One of the most important data elements recorded in the National Automotive Sampling System / Crashworthiness Data System (NASS/CDS) is the vehicle change in velocity, or ΔV. ΔV is the vector change in velocity experienced by a vehicle during a collision, and is widely used as a measure of collision severity in crash safety research. The ΔV information in NASS/CDS is used by the U.S. National Highway Traffic Safety Administration (NHTSA) to determine research needs, regulatory priorities, design crash test procedures (e.g., test speed), and to determine countermeasure effectiveness.
The WinSMASH crash reconstruction code is used to compute the ΔV estimates in the NASS/CDS. However, the reconstruction accuracy of the current WinSMASH version has not previously been examined for side impacts. Given the importance of side impact crash modes and the widespread use of NASS/CDS data, an assessment of the program‟s reconstruction accuracy is warranted.
The goal of this thesis is to quantify the accuracy of WinSMASH ΔV estimations for side impact crashes, and to suggest possible means of improving side impact reconstruction accuracy. Crash tests provide a wealth of controlled crash response data against which to evaluate WinSMASH. Knowing the accuracy of WinSMASH in reconstructing crash tests, we can infer WinSMASH accuracy in reconstructing real-world side crashes. In this study, WinSMASH was compared to 70 NHTSA Moving Deformable Barrier (MDB) – to – vehicle side crash tests. Tested vehicles were primarily cars (as opposed to Light Trucks and Vans, or LTVs) from model years 1997 – 2001. For each test, the actual ΔV was determined from test instrumentation and this ΔV was compared to the WinSMASH-reconstructed ΔV of the same test.

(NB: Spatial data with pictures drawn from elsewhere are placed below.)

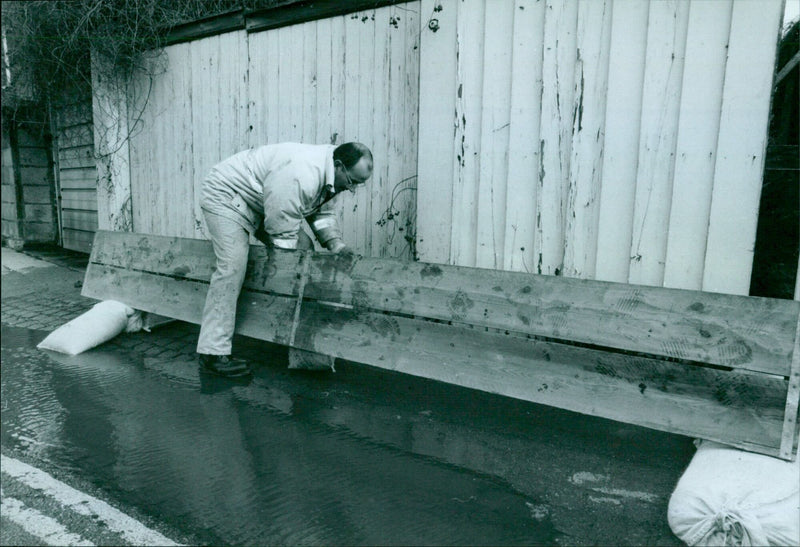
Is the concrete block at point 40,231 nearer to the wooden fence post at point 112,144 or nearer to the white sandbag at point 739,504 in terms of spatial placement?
the wooden fence post at point 112,144

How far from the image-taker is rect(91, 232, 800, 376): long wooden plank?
268 centimetres

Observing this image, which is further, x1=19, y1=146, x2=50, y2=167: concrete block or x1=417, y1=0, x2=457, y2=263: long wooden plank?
x1=19, y1=146, x2=50, y2=167: concrete block

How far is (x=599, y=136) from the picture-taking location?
12.0 feet

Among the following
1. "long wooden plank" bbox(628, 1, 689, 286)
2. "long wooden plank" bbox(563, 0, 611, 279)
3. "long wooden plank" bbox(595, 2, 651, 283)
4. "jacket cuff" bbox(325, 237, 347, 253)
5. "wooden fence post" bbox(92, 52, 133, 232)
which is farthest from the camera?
"wooden fence post" bbox(92, 52, 133, 232)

WinSMASH was found to systemically over-predict struck vehicle resultant ΔV by 12% at time of vehicle separation, and by 22% at time of maximum crush. A similar pattern was observed for the MDB ΔV; WinSMASH over-predicted resultant MDB ΔV by 6.6% at separation, and by 23% at maximum crush. Error in user-estimated reconstruction parameters, namely Principal Direction Of Force (PDOF) error and damage offset, was controlled for in this analysis. Analysis of the results indicates that this over-prediction of ΔV is caused by over-estimation of the energy absorbed by struck vehicle damage. In turn, this ultimately stems from the vehicle stiffness parameters used by WinSMASH for this purpose. When WinSMASH was forced to use the correct amount of absorbed energy to reconstruct the crash tests, systemic over-prediction of ΔV disappeared.
WinSMASH accuracy when reconstructing side crash tests may be improved in two ways. First, providing WinSMASH with side stiffness parameters that are correlated to the correct amount of absorbed energy will correct the systemic over-prediction of absorbed energy when reconstructing NHTSA side crash tests. Second, providing some treatment of restitution in the reconstruction process will correct the under-prediction of ΔV due to WinSMASH‟s assumption of zero restitution. At present, this under-prediction partially masks the overprediction of ΔV caused by over-prediction of absorbed energy. If the over-prediction of absorbed energy is corrected, proper treatment of restitution will correct much of the remaining error observed in WinSMASH reconstructions of NHTSA side crash tests.